Lilias spoke quickly before a discussion about the latest fashions or clothes rationing could commence. “Where’s young David?”

It was Ruth who answered. “In the kitchen, I think. He wanted to play with the dog.”

Lilias frowned. She knew the boy would be safe with Compass, and so did Ruth. But Nadine didn’t.

“Perhaps we’d better go in there?” she suggested. “Mrs. Symonds left us some stew, and I don’t know about you two, but I’m famished.”

They found the boy on the rag rug, half in and half out of the dog basket, fast asleep and cuddled up next to Compass. Clearly David had found himself a protector.
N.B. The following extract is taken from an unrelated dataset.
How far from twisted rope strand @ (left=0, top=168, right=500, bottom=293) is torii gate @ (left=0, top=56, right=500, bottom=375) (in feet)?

“The poor mite’s exhausted,” Lilias said with an affectionate smile. “And who can blame him, after what he’s been through today? Do you want to leave him there while we eat, Nadine? Or will you put him to bed?”

“Darling,” said Ruth, “only you would think that leaving a child to sleep in a dog’s bed with the dog was a realistic option. Shoo him off so Nadine can get to her son.”

“Oh, all right.” Reluctantly—because the pair looked so settled and comfortable—Lilias did so. “I’ll take Compass outside for a minute. Serve out the supper, will you, Ruth, while Nadine puts David to bed? I’ve got the bedroom on the right ready for him, Nadine. Come on, Compass!”